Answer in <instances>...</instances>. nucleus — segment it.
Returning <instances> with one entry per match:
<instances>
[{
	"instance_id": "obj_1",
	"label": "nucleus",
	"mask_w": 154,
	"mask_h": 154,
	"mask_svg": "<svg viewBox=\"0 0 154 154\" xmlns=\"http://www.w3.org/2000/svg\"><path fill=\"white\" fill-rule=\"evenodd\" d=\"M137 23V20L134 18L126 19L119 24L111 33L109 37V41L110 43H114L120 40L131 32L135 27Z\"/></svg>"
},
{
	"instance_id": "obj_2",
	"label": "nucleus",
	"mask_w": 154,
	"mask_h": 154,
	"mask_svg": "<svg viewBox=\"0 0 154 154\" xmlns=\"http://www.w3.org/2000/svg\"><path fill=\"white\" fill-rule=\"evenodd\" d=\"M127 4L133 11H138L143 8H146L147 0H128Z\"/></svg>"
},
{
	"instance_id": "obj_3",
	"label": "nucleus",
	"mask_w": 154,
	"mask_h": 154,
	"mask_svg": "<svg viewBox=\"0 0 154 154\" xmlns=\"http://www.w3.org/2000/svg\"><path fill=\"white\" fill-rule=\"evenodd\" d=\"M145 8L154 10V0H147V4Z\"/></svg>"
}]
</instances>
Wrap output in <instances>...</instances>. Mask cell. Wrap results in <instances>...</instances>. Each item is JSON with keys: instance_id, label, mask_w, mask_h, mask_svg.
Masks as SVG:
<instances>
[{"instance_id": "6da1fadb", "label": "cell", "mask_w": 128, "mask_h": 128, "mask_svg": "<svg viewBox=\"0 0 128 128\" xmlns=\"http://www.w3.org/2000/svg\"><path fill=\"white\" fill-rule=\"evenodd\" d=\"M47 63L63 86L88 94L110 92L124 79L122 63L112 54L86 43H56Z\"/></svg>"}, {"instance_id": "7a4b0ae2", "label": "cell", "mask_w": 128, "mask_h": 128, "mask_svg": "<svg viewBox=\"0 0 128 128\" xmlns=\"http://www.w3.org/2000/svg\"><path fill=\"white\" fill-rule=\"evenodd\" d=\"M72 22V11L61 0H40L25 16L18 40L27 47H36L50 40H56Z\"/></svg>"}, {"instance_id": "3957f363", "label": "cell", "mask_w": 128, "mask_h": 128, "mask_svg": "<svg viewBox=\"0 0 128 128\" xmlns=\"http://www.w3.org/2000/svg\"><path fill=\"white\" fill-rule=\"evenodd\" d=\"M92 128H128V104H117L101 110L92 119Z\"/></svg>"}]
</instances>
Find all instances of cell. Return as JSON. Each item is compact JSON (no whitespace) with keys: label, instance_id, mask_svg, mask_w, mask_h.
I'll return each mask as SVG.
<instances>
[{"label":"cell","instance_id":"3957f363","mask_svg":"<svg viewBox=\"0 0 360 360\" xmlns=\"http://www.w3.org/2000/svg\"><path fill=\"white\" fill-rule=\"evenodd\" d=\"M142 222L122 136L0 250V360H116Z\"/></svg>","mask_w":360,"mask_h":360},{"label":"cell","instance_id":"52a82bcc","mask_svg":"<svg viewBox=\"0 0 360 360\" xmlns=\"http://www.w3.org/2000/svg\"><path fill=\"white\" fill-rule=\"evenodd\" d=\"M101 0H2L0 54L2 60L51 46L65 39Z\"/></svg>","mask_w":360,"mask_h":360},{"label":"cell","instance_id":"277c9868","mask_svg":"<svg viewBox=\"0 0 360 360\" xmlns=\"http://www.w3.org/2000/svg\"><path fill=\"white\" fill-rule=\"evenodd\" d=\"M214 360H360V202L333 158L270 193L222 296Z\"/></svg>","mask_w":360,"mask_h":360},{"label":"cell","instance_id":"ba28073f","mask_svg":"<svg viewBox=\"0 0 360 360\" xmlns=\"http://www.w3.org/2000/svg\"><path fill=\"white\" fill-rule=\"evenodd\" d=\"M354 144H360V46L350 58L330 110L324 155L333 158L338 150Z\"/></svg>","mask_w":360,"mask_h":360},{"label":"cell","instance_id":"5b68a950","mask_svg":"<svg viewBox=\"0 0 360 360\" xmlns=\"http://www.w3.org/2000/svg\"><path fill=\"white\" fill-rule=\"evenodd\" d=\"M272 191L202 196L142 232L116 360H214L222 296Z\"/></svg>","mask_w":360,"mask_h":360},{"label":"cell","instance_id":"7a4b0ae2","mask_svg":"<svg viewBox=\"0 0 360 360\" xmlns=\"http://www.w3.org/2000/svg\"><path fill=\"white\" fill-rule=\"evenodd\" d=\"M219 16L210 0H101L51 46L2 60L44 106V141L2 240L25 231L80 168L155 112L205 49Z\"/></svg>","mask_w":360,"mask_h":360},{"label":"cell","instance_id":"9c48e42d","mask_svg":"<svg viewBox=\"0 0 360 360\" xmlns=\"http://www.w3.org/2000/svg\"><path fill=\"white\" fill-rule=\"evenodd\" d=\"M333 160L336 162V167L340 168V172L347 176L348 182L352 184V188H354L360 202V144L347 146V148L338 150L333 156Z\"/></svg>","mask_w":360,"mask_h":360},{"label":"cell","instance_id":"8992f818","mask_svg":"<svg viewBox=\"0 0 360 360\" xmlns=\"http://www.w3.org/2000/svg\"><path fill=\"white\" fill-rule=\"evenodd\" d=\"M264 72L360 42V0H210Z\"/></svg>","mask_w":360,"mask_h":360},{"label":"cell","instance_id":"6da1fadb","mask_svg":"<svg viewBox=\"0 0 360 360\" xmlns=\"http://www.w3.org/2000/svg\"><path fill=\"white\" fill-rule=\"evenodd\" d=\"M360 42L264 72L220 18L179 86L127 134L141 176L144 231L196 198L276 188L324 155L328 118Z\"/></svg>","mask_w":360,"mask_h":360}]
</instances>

· · ·

Description of the task :: List each line of the rows above that contains the string "keys".

Exercise solution ::
Wrap output in <instances>...</instances>. Mask cell. Wrap results in <instances>...</instances>. Each item is JSON with keys: instance_id, label, mask_w, mask_h, mask_svg.
Find all instances of cell. Return as JSON. Each item is compact JSON (no whitespace) with keys: label, instance_id, mask_svg, mask_w, mask_h.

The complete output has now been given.